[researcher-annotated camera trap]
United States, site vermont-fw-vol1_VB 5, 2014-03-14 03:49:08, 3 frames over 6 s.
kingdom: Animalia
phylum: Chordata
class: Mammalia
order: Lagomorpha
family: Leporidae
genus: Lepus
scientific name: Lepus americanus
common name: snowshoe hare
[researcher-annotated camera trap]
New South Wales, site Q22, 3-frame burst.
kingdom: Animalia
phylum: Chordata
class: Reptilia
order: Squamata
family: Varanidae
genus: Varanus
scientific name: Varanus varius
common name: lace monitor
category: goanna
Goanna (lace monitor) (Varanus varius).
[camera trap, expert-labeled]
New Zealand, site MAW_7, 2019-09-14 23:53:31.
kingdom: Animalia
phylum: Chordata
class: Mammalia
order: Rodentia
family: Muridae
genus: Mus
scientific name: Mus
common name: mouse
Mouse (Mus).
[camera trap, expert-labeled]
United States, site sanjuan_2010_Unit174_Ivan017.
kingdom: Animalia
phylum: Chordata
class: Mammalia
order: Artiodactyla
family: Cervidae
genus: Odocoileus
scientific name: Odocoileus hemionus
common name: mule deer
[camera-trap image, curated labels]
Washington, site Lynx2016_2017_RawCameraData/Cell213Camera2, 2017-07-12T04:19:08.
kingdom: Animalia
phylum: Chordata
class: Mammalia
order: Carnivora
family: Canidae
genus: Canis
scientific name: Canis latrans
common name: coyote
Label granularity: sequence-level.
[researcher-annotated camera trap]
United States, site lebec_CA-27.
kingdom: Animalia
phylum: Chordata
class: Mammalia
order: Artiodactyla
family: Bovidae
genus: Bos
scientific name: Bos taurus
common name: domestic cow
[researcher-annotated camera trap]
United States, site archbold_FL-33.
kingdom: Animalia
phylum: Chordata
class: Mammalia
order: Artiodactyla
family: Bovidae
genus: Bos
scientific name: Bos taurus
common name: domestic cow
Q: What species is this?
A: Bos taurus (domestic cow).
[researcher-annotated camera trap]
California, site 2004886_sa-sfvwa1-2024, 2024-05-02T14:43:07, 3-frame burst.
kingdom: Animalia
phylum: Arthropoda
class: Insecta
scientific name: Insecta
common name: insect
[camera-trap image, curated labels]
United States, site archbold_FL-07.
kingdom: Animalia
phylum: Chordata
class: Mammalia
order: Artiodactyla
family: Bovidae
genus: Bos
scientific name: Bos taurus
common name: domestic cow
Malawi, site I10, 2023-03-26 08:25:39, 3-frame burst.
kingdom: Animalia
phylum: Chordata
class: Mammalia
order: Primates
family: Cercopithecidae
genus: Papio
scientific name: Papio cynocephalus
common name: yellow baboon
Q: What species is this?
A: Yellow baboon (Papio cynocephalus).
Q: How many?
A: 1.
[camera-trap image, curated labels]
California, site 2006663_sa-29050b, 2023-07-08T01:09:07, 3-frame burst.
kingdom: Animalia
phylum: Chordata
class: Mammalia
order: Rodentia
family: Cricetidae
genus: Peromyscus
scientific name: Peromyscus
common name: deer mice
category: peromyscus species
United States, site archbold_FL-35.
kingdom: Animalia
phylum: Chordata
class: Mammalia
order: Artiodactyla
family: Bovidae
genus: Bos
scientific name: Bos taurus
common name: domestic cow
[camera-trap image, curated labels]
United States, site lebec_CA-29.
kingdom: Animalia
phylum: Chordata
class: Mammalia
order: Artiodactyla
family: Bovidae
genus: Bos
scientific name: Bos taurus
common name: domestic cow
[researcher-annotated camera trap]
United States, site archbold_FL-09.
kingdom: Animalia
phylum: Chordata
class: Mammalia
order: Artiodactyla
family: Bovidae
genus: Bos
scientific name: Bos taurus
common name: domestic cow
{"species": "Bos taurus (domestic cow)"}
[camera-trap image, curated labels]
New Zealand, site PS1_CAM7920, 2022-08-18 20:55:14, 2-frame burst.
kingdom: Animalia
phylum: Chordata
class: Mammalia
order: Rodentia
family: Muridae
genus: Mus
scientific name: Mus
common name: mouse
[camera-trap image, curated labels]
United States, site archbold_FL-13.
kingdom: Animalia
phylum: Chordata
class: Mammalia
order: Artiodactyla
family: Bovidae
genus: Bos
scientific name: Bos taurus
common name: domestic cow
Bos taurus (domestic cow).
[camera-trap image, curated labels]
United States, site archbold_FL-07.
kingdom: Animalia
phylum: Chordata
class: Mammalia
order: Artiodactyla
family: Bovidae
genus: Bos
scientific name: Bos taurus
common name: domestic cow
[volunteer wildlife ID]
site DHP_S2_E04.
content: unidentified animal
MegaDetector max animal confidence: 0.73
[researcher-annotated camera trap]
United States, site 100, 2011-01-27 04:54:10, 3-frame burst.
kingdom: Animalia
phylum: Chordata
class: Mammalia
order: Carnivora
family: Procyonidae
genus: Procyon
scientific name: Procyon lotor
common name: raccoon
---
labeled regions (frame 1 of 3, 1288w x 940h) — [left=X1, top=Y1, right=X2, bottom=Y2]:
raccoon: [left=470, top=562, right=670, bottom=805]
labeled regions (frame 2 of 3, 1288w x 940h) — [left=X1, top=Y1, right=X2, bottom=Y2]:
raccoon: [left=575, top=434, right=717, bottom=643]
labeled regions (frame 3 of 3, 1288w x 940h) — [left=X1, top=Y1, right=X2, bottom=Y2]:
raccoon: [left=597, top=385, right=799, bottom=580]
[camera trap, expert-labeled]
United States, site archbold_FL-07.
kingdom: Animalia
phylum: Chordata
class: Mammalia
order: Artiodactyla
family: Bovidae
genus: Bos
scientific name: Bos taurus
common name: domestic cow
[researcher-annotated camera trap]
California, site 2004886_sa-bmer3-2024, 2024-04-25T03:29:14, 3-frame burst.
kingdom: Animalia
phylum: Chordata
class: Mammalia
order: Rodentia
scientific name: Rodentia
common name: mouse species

• [EXERCISE OBJECTIVE]: Reproduce all records exactly, without omissions.

• [ANSWER BOX]:
[researcher-annotated camera trap]
United States, site vermont-fw-vol1_VB 5, 2014-03-14 03:49:08, 3 frames over 6 s.
kingdom: Animalia
phylum: Chordata
class: Mammalia
order: Lagomorpha
family: Leporidae
genus: Lepus
scientific name: Lepus americanus
common name: snowshoe hare
[researcher-annotated camera trap]
New South Wales, site Q22, 3-frame burst.
kingdom: Animalia
phylum: Chordata
class: Reptilia
order: Squamata
family: Varanidae
genus: Varanus
scientific name: Varanus varius
common name: lace monitor
category: goanna
Goanna (lace monitor) (Varanus varius).
[camera trap, expert-labeled]
New Zealand, site MAW_7, 2019-09-14 23:53:31.
kingdom: Animalia
phylum: Chordata
class: Mammalia
order: Rodentia
family: Muridae
genus: Mus
scientific name: Mus
common name: mouse
Mouse (Mus).
[camera trap, expert-labeled]
United States, site sanjuan_2010_Unit174_Ivan017.
kingdom: Animalia
phylum: Chordata
class: Mammalia
order: Artiodactyla
family: Cervidae
genus: Odocoileus
scientific name: Odocoileus hemionus
common name: mule deer
[camera-trap image, curated labels]
Washington, site Lynx2016_2017_RawCameraData/Cell213Camera2, 2017-07-12T04:19:08.
kingdom: Animalia
phylum: Chordata
class: Mammalia
order: Carnivora
family: Canidae
genus: Canis
scientific name: Canis latrans
common name: coyote
Label granularity: sequence-level.
[researcher-annotated camera trap]
United States, site lebec_CA-27.
kingdom: Animalia
phylum: Chordata
class: Mammalia
order: Artiodactyla
family: Bovidae
genus: Bos
scientific name: Bos taurus
common name: domestic cow
[researcher-annotated camera trap]
United States, site archbold_FL-33.
kingdom: Animalia
phylum: Chordata
class: Mammalia
order: Artiodactyla
family: Bovidae
genus: Bos
scientific name: Bos taurus
common name: domestic cow
Q: What species is this?
A: Bos taurus (domestic cow).
[researcher-annotated camera trap]
California, site 2004886_sa-sfvwa1-2024, 2024-05-02T14:43:07, 3-frame burst.
kingdom: Animalia
phylum: Arthropoda
class: Insecta
scientific name: Insecta
common name: insect
[camera-trap image, curated labels]
United States, site archbold_FL-07.
kingdom: Animalia
phylum: Chordata
class: Mammalia
order: Artiodactyla
family: Bovidae
genus: Bos
scientific name: Bos taurus
common name: domestic cow
Malawi, site I10, 2023-03-26 08:25:39, 3-frame burst.
kingdom: Animalia
phylum: Chordata
class: Mammalia
order: Primates
family: Cercopithecidae
genus: Papio
scientific name: Papio cynocephalus
common name: yellow baboon
Q: What species is this?
A: Yellow baboon (Papio cynocephalus).
Q: How many?
A: 1.
[camera-trap image, curated labels]
California, site 2006663_sa-29050b, 2023-07-08T01:09:07, 3-frame burst.
kingdom: Animalia
phylum: Chordata
class: Mammalia
order: Rodentia
family: Cricetidae
genus: Peromyscus
scientific name: Peromyscus
common name: deer mice
category: peromyscus species
United States, site archbold_FL-35.
kingdom: Animalia
phylum: Chordata
class: Mammalia
order: Artiodactyla
family: Bovidae
genus: Bos
scientific name: Bos taurus
common name: domestic cow
[camera-trap image, curated labels]
United States, site lebec_CA-29.
kingdom: Animalia
phylum: Chordata
class: Mammalia
order: Artiodactyla
family: Bovidae
genus: Bos
scientific name: Bos taurus
common name: domestic cow
[researcher-annotated camera trap]
United States, site archbold_FL-09.
kingdom: Animalia
phylum: Chordata
class: Mammalia
order: Artiodactyla
family: Bovidae
genus: Bos
scientific name: Bos taurus
common name: domestic cow
{"species": "Bos taurus (domestic cow)"}
[camera-trap image, curated labels]
New Zealand, site PS1_CAM7920, 2022-08-18 20:55:14, 2-frame burst.
kingdom: Animalia
phylum: Chordata
class: Mammalia
order: Rodentia
family: Muridae
genus: Mus
scientific name: Mus
common name: mouse
[camera-trap image, curated labels]
United States, site archbold_FL-13.
kingdom: Animalia
phylum: Chordata
class: Mammalia
order: Artiodactyla
family: Bovidae
genus: Bos
scientific name: Bos taurus
common name: domestic cow
Bos taurus (domestic cow).
[camera-trap image, curated labels]
United States, site archbold_FL-07.
kingdom: Animalia
phylum: Chordata
class: Mammalia
order: Artiodactyla
family: Bovidae
genus: Bos
scientific name: Bos taurus
common name: domestic cow
[volunteer wildlife ID]
site DHP_S2_E04.
content: unidentified animal
MegaDetector max animal confidence: 0.73
[researcher-annotated camera trap]
United States, site 100, 2011-01-27 04:54:10, 3-frame burst.
kingdom: Animalia
phylum: Chordata
class: Mammalia
order: Carnivora
family: Procyonidae
genus: Procyon
scientific name: Procyon lotor
common name: raccoon
---
labeled regions (frame 1 of 3, 1288w x 940h) — [left=X1, top=Y1, right=X2, bottom=Y2]:
raccoon: [left=470, top=562, right=670, bottom=805]
labeled regions (frame 2 of 3, 1288w x 940h) — [left=X1, top=Y1, right=X2, bottom=Y2]:
raccoon: [left=575, top=434, right=717, bottom=643]
labeled regions (frame 3 of 3, 1288w x 940h) — [left=X1, top=Y1, right=X2, bottom=Y2]:
raccoon: [left=597, top=385, right=799, bottom=580]
[camera trap, expert-labeled]
United States, site archbold_FL-07.
kingdom: Animalia
phylum: Chordata
class: Mammalia
order: Artiodactyla
family: Bovidae
genus: Bos
scientific name: Bos taurus
common name: domestic cow
[researcher-annotated camera trap]
California, site 2004886_sa-bmer3-2024, 2024-04-25T03:29:14, 3-frame burst.
kingdom: Animalia
phylum: Chordata
class: Mammalia
order: Rodentia
scientific name: Rodentia
common name: mouse species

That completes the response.